A Python Toolkit for Simulated Fall Risk Assessment Using Synthetic Wearable Sensor Data

Abstract

Background Falls are a leading cause of injury and reduced mobility, particularly among prosthetic users, older adults, and individuals with neuromuscular impairments. Accurate assessment of fall risk is essential for timely interventions, personalized rehabilitation, and overall safety. However, real-world data collection is often constrained by ethical, logistical, and safety considerations, limiting the availability of sufficiently large and diverse datasets.

Aim To develop a synthetic dataset representing low, medium, and high fall risk scenarios and evaluate the performance of machine learning models trained on this data to provide a reproducible framework for fall risk prediction while mitigating challenges associated with real-world data.

Methods A Python-based toolkit was used to generate synthetic accelerometer (accel_x, accel_y, accel_z) and gyroscope (gyro_x, gyro_y, gyro_z) signals for 1,000 samples across three fall risk categories. Key features, including mean, standard deviation, and variability measures, were extracted from these signals. A Random Forest classifier with 100 decision trees was trained on 80% of the dataset and tested on the remaining 20%. Performance was assessed using accuracy, precision, recall, F1-score, and confusion matrices.

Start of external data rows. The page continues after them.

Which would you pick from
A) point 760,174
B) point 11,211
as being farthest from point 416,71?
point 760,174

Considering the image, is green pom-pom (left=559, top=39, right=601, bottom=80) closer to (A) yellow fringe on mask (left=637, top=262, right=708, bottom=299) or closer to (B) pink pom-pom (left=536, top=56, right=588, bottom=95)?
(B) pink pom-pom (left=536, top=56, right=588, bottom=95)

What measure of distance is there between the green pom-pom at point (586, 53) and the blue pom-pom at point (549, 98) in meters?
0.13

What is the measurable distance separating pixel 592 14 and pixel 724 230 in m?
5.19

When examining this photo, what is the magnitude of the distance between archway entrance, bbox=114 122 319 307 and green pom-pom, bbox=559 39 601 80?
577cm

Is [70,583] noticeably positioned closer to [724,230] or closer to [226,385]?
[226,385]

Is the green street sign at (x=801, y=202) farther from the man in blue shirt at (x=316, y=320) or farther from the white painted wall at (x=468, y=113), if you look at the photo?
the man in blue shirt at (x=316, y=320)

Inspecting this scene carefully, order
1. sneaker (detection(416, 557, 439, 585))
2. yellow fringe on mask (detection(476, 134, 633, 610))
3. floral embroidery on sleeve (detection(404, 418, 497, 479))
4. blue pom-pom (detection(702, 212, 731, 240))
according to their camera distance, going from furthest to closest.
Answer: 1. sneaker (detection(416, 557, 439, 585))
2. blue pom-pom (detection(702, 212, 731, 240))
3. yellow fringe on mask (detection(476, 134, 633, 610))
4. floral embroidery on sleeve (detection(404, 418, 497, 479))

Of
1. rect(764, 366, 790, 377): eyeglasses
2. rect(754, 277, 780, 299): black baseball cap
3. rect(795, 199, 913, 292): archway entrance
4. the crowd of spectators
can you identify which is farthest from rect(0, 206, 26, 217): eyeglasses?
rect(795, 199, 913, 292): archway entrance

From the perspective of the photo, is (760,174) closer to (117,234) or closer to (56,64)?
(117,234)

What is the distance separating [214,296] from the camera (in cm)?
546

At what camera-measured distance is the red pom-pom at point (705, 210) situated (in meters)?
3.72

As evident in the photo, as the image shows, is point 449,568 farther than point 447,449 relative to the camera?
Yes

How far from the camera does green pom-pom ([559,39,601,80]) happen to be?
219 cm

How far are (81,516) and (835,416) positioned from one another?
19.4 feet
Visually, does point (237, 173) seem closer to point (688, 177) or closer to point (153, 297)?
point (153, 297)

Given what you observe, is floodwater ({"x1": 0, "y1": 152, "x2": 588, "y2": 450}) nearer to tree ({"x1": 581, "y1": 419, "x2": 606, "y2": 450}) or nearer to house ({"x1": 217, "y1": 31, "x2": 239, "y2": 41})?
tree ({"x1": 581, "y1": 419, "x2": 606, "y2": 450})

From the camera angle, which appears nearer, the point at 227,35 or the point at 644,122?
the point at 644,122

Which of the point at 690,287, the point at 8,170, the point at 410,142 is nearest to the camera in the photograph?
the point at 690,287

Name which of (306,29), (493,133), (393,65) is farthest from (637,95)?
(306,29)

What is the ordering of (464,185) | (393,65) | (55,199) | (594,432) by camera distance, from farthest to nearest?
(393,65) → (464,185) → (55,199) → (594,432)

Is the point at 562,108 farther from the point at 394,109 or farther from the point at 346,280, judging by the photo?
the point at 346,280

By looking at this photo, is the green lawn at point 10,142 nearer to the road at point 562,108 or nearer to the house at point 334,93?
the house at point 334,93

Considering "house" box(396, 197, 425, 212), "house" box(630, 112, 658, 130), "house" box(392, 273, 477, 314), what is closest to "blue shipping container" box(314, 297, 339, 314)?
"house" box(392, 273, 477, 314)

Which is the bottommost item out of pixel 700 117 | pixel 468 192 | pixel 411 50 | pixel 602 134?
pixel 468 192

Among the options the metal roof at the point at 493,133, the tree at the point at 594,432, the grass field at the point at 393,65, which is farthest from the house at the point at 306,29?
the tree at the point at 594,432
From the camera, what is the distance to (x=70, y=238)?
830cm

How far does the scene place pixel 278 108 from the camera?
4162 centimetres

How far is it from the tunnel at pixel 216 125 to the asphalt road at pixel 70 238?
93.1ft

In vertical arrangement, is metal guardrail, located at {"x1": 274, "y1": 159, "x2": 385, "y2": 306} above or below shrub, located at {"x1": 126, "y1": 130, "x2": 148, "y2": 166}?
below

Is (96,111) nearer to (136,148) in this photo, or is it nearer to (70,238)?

Results The classifier achieved an overall accuracy of 80%, with high precision and recall for low-risk (precision 0.90, recall 0.88) and high-risk (precision 0.75, recall 0.88) categories. Medium-risk predictions were less accurate (precision 0.59, recall 0.54). Feature distributions across fall risk levels demonstrated meaningful separation, supporting the utility of synthetic signals in model training.

Conclusion Synthetic accelerometer and gyroscope data can effectively support fall risk classification, offering a reproducible and ethical alternative for algorithm development in the absence of large-scale real-world datasets.

Clinical Relevance This approach facilitates the rapid development and testing of predictive models for fall prevention, enabling safer, data-driven strategies for vulnerable populations such as older adults and prosthetic users.

Competing Interest Statement

The authors have declared no competing interest.